$$f;g:[a,b] \rightarrow R \, \, \forall x \in (a;b) \, \, g'(x) \neq 0,$$ $f,g$ are differentiable in $(a,b)$. If $$\lim_{x \to a} f(x) = \lim_{x \to a }g(x) = 0$$ and there exists a $$\lim_{x \to a} \frac{f'(x)}{g'(x)},$$ then $$\lim_{x \to a} \frac{f(x)}{g(x)}=\lim_{x \to a} \frac{f'(x)}{g'(x)}$$
Then two functions are constructed $F(x) =\begin{cases} f(x),&\text{if }x\neq a\\0,&\text{if }x=a\end{cases}$ and $G(x) =\begin{cases}g(x),&\text{if }x\neq a\\0,&\text{if }x=a\end{cases}$.
My question is about continuity of the functions $F'(x), G'(x)$. They both are continuous near point $a$, except when $x=a$. In the proof it's explained that they are also continuous at $x=a$, because at $x=a$, $F(x)=\lim_{x \to a}f(x) = 0$. I don't get why it's possible to express $F(x)$ as $\lim_{x \to a}f(x)$ when $x= a$. Or rather why the fact that $x\neq a$ implies that $x$ tends to $a$. Can someone explain?

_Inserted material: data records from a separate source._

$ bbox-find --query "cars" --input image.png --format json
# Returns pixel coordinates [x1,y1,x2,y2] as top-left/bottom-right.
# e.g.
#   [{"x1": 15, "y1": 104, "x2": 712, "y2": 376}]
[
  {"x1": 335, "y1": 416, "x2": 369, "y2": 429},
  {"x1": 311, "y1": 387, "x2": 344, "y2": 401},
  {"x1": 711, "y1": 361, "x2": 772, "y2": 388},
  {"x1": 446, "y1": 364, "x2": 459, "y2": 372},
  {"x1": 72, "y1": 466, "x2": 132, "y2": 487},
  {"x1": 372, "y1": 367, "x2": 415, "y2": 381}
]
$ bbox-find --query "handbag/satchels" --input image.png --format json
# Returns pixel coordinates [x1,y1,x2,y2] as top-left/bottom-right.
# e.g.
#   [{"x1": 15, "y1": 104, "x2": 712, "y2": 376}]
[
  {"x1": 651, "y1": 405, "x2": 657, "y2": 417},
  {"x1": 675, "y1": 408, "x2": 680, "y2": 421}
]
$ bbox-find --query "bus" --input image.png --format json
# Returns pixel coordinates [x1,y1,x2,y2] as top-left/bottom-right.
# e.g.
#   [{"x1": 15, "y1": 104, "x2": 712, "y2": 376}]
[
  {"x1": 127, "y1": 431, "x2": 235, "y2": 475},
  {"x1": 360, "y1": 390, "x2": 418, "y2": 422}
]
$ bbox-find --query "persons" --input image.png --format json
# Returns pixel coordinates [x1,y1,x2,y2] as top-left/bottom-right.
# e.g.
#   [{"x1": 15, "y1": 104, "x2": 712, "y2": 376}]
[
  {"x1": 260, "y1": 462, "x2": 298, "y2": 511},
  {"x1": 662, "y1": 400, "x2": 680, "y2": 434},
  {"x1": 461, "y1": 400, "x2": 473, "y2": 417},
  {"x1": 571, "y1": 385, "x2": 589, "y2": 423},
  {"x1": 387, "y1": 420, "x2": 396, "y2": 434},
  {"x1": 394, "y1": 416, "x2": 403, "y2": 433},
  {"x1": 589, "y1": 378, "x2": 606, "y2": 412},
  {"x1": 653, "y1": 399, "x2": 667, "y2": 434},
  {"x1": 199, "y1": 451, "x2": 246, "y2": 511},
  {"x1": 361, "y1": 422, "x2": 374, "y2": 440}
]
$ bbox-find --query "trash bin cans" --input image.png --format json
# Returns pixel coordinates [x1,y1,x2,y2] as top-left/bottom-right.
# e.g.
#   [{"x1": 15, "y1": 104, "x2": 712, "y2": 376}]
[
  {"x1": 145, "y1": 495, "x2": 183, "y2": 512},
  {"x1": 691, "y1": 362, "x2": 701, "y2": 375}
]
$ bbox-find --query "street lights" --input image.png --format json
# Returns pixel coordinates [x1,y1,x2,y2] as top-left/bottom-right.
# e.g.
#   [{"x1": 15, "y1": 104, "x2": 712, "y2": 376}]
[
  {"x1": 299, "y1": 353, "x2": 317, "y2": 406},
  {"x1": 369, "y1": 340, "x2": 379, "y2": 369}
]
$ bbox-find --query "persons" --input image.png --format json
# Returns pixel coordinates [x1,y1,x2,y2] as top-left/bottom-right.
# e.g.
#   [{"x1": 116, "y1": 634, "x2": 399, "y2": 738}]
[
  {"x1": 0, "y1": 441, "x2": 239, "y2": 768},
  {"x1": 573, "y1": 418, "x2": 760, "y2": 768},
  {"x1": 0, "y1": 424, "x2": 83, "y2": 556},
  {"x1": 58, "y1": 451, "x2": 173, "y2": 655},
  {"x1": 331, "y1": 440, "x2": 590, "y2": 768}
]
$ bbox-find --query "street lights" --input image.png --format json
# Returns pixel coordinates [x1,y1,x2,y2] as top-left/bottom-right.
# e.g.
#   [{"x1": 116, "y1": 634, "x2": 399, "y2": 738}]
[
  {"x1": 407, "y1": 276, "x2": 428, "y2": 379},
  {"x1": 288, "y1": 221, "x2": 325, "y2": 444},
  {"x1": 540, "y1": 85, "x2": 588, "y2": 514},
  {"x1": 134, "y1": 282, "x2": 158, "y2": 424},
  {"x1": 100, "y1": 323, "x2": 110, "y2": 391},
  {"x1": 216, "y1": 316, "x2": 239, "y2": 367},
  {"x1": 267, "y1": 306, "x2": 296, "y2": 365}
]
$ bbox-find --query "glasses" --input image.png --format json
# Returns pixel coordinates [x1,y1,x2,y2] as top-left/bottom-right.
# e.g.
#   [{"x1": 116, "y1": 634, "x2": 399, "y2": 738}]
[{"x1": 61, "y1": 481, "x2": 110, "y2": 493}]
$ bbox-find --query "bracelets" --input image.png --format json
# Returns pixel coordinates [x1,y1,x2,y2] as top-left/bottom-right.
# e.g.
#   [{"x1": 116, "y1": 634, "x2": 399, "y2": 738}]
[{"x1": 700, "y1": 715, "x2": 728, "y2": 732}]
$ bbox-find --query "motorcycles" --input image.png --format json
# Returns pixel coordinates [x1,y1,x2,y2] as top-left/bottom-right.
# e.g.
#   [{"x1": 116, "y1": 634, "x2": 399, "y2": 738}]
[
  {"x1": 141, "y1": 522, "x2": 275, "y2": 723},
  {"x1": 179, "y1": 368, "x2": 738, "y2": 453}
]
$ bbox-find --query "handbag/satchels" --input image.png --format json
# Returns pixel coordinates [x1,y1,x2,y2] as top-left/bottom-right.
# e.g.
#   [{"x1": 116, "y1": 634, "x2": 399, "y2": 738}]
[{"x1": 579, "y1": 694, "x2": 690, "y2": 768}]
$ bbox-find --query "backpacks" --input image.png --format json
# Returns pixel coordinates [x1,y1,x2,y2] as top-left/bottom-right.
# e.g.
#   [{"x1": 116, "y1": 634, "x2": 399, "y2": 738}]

It is not that it is possible to express...etc., it is just that that's the way we have to check continuity of $\;F\;$ at $\;a\;$ . In fact, we have that
$$F(x)=\begin{cases}f(x),&x\neq a\\{}\\0,&x=a\end{cases}\implies\;F\;\text{ is continuous at }\;a\iff \lim_{x\to a}F(x)=F(a)=0$$
BTW, you also need for L'H rule the condition $\;g'(x)\neq 0\;$ in some neighborhood of $\;a\;$ ...